Juan hesitated for a fraction of a second. Tory Ballinger was a virtual stranger to him, but he felt like he knew her because he recognized a great deal of himself in her steady gaze. She’d handled herself well just moments earlier, and he still didn’t know how she’d kept her wits when she was trapped aboard the Avalon. He saw in her the same indefatigable British spirit that had once made their island the most powerful nation on earth and had seen England through the blitz during World War Two.
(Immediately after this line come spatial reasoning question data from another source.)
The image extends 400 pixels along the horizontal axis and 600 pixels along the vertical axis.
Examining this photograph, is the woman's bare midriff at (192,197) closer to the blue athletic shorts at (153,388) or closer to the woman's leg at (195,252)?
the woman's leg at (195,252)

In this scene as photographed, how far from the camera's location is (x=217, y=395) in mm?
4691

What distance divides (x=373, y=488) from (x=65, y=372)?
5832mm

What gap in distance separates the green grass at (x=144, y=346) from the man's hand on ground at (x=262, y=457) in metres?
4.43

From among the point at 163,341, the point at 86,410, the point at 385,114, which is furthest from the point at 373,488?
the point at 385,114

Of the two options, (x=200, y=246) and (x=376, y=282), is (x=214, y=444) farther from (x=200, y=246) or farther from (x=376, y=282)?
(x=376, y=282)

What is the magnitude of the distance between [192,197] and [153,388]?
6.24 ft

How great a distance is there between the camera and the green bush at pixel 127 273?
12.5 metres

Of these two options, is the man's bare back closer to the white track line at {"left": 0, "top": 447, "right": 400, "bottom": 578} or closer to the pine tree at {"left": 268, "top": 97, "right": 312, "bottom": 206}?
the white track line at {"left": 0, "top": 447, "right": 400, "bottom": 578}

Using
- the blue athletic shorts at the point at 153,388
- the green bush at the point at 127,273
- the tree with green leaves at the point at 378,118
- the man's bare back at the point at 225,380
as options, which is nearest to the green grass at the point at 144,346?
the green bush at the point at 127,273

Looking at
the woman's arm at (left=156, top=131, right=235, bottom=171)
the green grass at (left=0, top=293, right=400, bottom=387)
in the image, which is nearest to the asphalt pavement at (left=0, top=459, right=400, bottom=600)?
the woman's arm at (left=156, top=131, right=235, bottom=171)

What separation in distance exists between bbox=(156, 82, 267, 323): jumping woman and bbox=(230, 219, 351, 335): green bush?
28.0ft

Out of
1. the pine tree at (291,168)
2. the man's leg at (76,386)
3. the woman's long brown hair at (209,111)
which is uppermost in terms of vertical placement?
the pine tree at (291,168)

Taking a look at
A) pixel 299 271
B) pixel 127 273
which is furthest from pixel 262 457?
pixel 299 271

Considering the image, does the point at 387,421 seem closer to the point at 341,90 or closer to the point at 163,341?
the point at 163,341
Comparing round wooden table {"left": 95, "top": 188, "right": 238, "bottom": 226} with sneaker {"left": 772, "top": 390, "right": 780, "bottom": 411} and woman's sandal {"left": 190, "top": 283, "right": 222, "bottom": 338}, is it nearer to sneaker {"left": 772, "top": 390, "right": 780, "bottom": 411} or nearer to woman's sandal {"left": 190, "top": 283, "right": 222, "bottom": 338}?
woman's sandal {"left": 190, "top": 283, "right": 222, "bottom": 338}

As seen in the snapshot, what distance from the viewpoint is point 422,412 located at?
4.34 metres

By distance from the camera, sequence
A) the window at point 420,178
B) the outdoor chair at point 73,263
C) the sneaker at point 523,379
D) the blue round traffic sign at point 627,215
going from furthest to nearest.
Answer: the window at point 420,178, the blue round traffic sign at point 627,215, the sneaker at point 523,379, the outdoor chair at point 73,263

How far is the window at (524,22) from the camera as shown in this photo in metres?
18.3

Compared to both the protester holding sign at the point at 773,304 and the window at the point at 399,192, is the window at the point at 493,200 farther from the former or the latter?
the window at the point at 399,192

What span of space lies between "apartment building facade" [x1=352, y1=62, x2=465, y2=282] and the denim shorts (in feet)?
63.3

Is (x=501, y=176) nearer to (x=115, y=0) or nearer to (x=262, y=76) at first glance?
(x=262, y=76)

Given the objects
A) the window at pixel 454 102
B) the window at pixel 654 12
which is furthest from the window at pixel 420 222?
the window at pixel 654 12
While in Winston Churchill that look came across as pugnacious confidence, in Tory it was alluring drive.

And to top it off, Juan thought, her own investigation had led her to the very same place his had taken him, and he doubted she’d blown up a building and kidnapped a corrupt lawyer to get here.

“You’re on.”

Tory had expected an argument. It was in the storm clouds building behind her bright blue eyes. Juan’s quick acceptance of her offer left her off balance for a moment and her mouth agape.

“We’ve got about five minutes to change and kit up. Come with me. You, too, Linc. We’re not done yet.”